P.-Y. Bournazel : «Je m'inscris dans la majorité présidentielle»

Pierre-Yves Bournazel (LR) est candidat aux législatives dans la 18e circonscription de Paris.[© THOMAS SAMSON / AFP]

Conseiller de Paris et d'Ile-de-France, Pierre-Yves Bournazel est candidat LR et UDI, également soutenu par le Modem du 18e, aux législatives dans la 18e circonscription de Paris, qui se trouve à cheval sur le 9e et le 18e arrondissement.
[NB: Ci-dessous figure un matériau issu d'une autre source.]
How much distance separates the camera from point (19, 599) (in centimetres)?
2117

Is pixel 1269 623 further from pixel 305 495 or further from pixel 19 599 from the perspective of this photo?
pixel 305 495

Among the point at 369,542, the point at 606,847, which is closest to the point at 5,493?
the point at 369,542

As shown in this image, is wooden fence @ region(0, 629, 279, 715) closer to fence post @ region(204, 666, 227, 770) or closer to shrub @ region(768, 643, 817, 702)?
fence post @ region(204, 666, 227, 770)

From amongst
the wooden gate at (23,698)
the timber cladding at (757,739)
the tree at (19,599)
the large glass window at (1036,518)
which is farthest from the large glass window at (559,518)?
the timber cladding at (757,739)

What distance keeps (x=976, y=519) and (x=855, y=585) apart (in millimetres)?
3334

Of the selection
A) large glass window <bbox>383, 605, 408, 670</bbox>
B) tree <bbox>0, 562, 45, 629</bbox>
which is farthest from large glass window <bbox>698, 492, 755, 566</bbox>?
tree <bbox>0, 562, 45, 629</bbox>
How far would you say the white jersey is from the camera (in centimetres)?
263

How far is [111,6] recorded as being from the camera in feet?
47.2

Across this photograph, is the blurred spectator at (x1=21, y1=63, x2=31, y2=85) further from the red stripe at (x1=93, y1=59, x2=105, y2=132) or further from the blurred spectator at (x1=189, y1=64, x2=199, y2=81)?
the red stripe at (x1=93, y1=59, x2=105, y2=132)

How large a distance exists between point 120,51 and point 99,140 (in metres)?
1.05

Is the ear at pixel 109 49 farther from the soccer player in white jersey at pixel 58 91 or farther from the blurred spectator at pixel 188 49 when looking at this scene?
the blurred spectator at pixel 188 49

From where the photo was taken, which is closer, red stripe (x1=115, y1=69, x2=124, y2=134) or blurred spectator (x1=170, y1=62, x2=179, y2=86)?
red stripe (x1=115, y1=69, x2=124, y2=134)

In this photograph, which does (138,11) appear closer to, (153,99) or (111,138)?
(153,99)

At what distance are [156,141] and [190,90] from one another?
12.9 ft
Quel est votre positionnement vis-à-vis du nouveau président de la République, Emmanuel Macron, et de son gouvernement ?

J'étais porte-parole d'Alain Juppé [durant la primaire de la droite et du centre, ndlr], sur un projet de réforme social-libéral sur le plan économique, et une vision humaniste de la société et européenne. Je retrouve ces valeurs dans le projet d'Emmanuel Macron. Quand il y a une convergence des visions, il faut additionner les forces et ne pas s'opposer à ce en quoi l'on croit. Je m'inscris donc dans la majorité présidentielle, et je voterai la confiance au gouvernement ainsi que les réformes sur le travail, sur la moralisation de la vie politique, sur la sécurité et sur l'école.

Ne craignez-vous pas une réaction de votre parti, Les Républicains ?

Les Français attendent avant tout des résultats, car depuis quinze ans, les alternances au pouvoir n'ont pas été à la hauteur. Aujourd'hui, c'est une chance historique pour notre pays de rassembler des femmes et des hommes d'horizon politique différents. Environ 170 élus Les Républicains ont accepté la main tendue d'Emmanuel Macron. Défendre ces valeurs humanistes et libérales est essentiel pour moi. J’espère qu’elles seront de plus en plus entendues dans la majorité présidentielle et chez Les Républicains.

Que pensez-vous de la fin de la stratégie du «ni-ni» prônée par François Baroin, l'actuel chef de file LR ?

Je me réjouis de cette consigne, car le Front National est à l'opposé de tout ce qui est bon pour notre pays. A chaque fois qu'il y aura un candidat confronté au FN au second tour, il devra être soutenu.

A moins d'une semaine du premier tour, comment se passe votre campagne ?

Je reçois un bon accueil sur le terrain, je sens une dynamique. Les habitants me disent qu'ils veulent un député neuf. Je respecte Madame El Khomri, mais dans cette nouvelle configuration politique, je peux être un député neuf alors qu'elle a un passif dans le gouvernement de Monsieur Hollande. De plus, si je suis élu, je démissionnerai de mon poste au conseil régional d'Ile-de-France pour être député à plein temps. Je veux être un député de proximité, qui rend des comptes chaque semaine et expliquer les votes de l’Assemblée aux citoyens. Je veux aussi être à leur écoute et porter leurs initiatives.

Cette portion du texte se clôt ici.